D’abord parce que ce sont les données, et les possibilités en matière d’analyse de données, qui vont guider votre approche. Si la première question à se poser au moment d’envisager une approche basée sur les compétences est : « Quel est mon objectif avec cette approche ? », la deuxième serait : « Comment est-ce que je mesure d’éventuels progrès relatifs à cet objectif ? ». La partie pédagogique et d’évaluation de l’approche n’est finalement qu’un moyen d’obtenir des données permettant de répondre à cette deuxième question.
Les Learning analytics, c’est répondre à une troisième question : « Quels résultats ai-je obtenus ? ». On vous en parle dans cet article.
Deuxièmement, parce que sans une architecture de données capable de soutenir le dispositif, il n’y a pas de dispositif. Une approche d’écosystème peut notamment grandement aider une entreprise à faire sens de toutes ces données en tentant de poser un cadre de jeu (comme la norme xAPI et cmi5) entre les différents échanges de données.

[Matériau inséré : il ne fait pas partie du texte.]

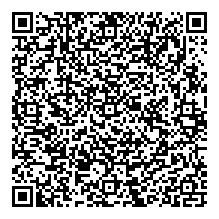 Naghmouchi Maram_R_9rM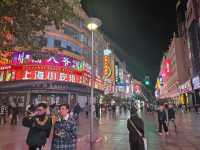 Neon Nights Shine✨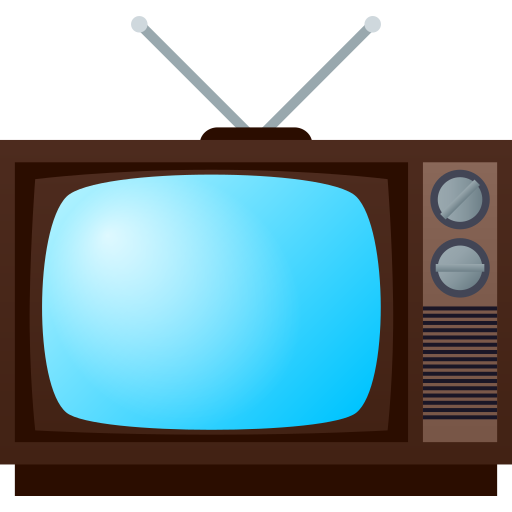 Fernseher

5.1 Conseil : adoptez une approche itérative (Test & Learn)
Une approche itérative peut être un bon moyen de construire progressivement une démarche basée sur la donnée. Elle vous permet d’améliorer graduellement l’approche et le cadre d’analyse. Si les choses se font dans le bon ordre, elles se feront naturellement avec le temps.

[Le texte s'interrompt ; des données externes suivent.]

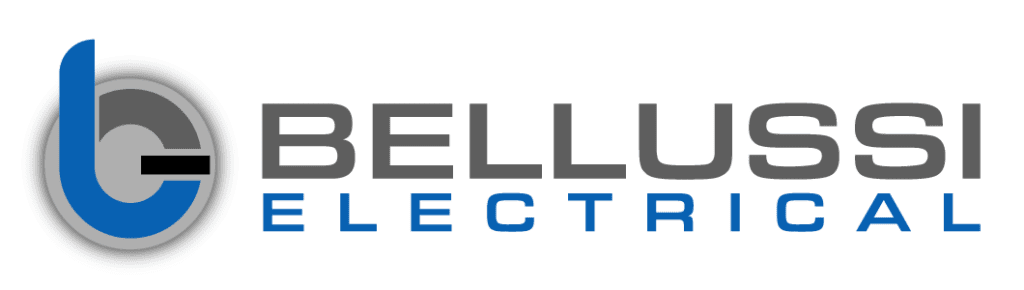 Bellussi Electrical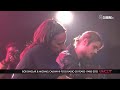 Grand Palais Paris with Bob Sinclar & Michael Calfan 2012 on Clubbing TV - UNCUT klip izle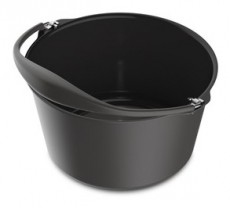 Tefal XA609011 Tortaforma tartozék Konyhai termékek - Edény - Sütőtepsi / sütőforma - 393808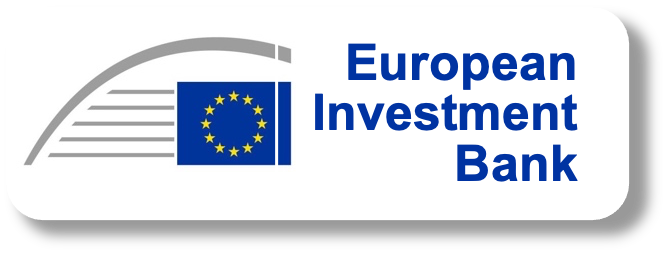 EIB Logo.png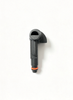 COFFEE MACHINE INLET NOZZLE + O RING 996530009825, 421944079251,0301.R04.150,20000440, 11004180,996530,03963009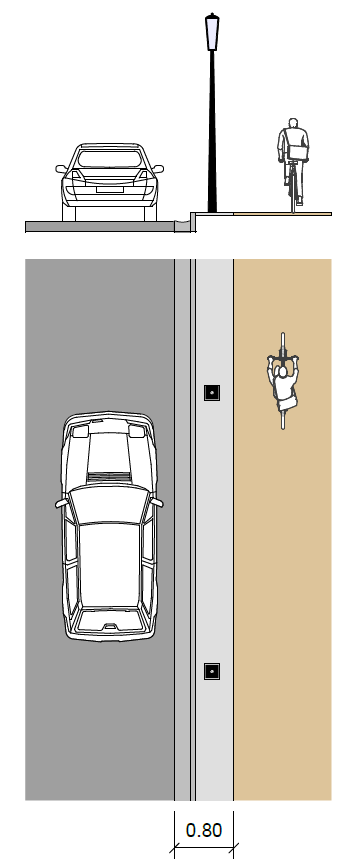 E.3.02.01.008 figure 3.png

6. En bref, tout part d’objectifs concrets
Pour qu’une approche basée sur les « compétences » soit réussie, il faut toujours partir d’un objectif organisationnel concret, d’une stratégie d’entreprise et surtout accepter de ne pas faire les choses parfaitement dès le premier coup.
Du choix, de la création du référentiel à la mise en place du cadre d’analyse, ce sont le ou les objectif(s) business qui vont conditionner tout le développement de votre dispositif de formation basé sur les compétences. C’est aussi là que réside l’intérêt, à une époque où l’on demande de plus en plus aux départements L&D d’être « HR Business Partner ».